Transporting objects and moving from one place to another occurs in everyday life. We can observe it at all scales: molecules are transported inside cells; rockets transport satellites into Earth’s orbit. This is an age-old activity that has developed its rules and techniques for effectiveness and convenience. Thus, by looking carefully at any transport phenomena, we recognize a methodology. This is true for movement of human beings through different places to perform different tasks, transfer of data, which is the core concept of internet, televisions, radios and radar systems, migration of birds and fishes, the flow of blood in tissues, etc.; all these represent some form of transportation. One could argue that transportation is an expression of life.
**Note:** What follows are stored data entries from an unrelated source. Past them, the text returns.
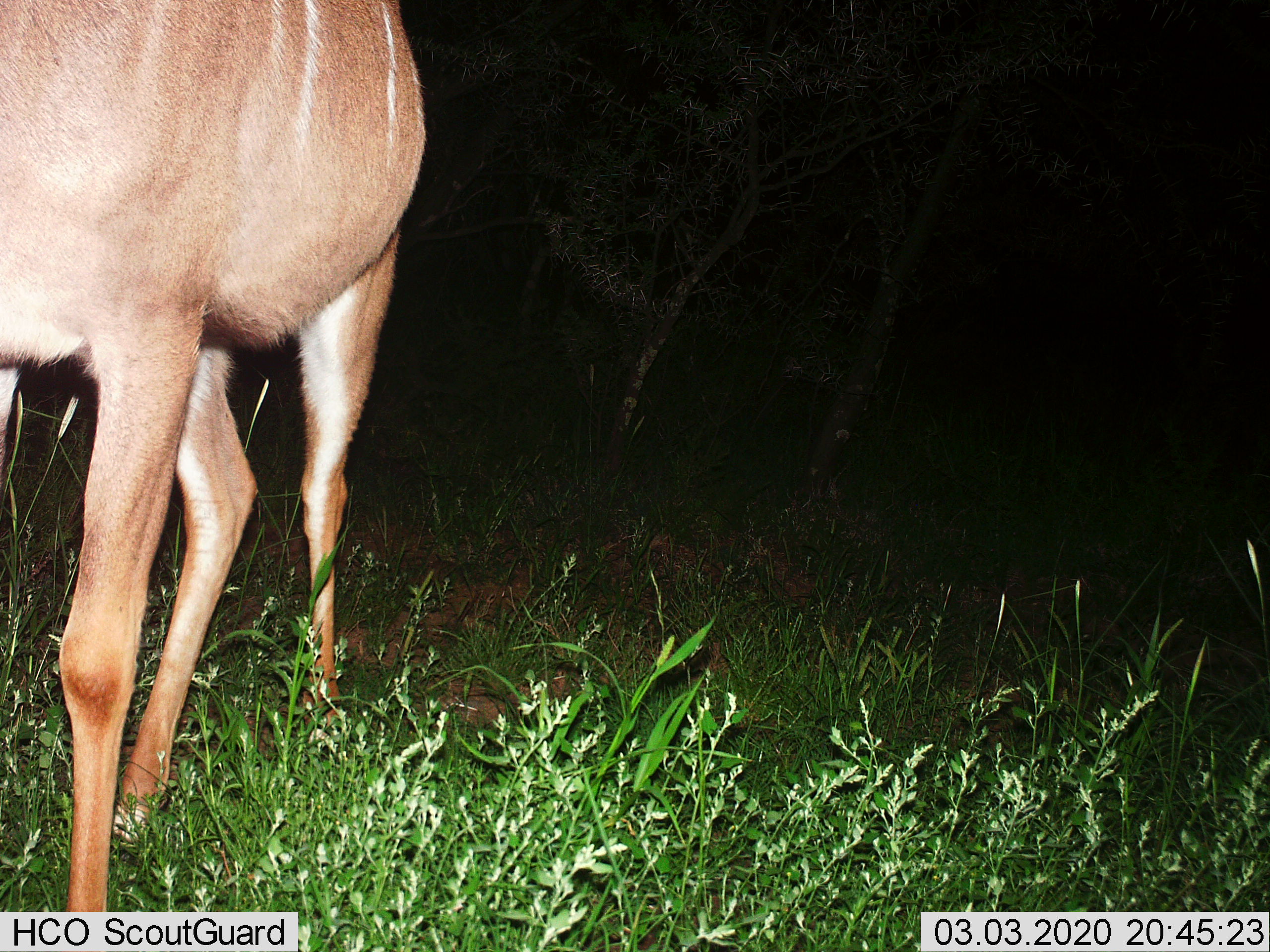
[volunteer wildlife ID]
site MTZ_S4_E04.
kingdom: Animalia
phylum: Chordata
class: Mammalia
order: Artiodactyla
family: Bovidae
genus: Tragelaphus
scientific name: Tragelaphus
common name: kudu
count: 1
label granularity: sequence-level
Transportation is a complex and precise job and thus it becomes essential to study various methods and strategies of time-effective transportation with minimal effort. This need leads to the concept of optimal transportation that is the focus of the mathematical theory of transport. The main components in optimal transportation include the objects to be transported, which are represented by sets, the dynamics of the process, which is usually given by a time-evolution differential equation and includes a control function whose job is to drive the process to its optimal configuration and a cost functional, which is to be optimized. Such problems were first studied mathematically by A. N. Tolstoi in 1920.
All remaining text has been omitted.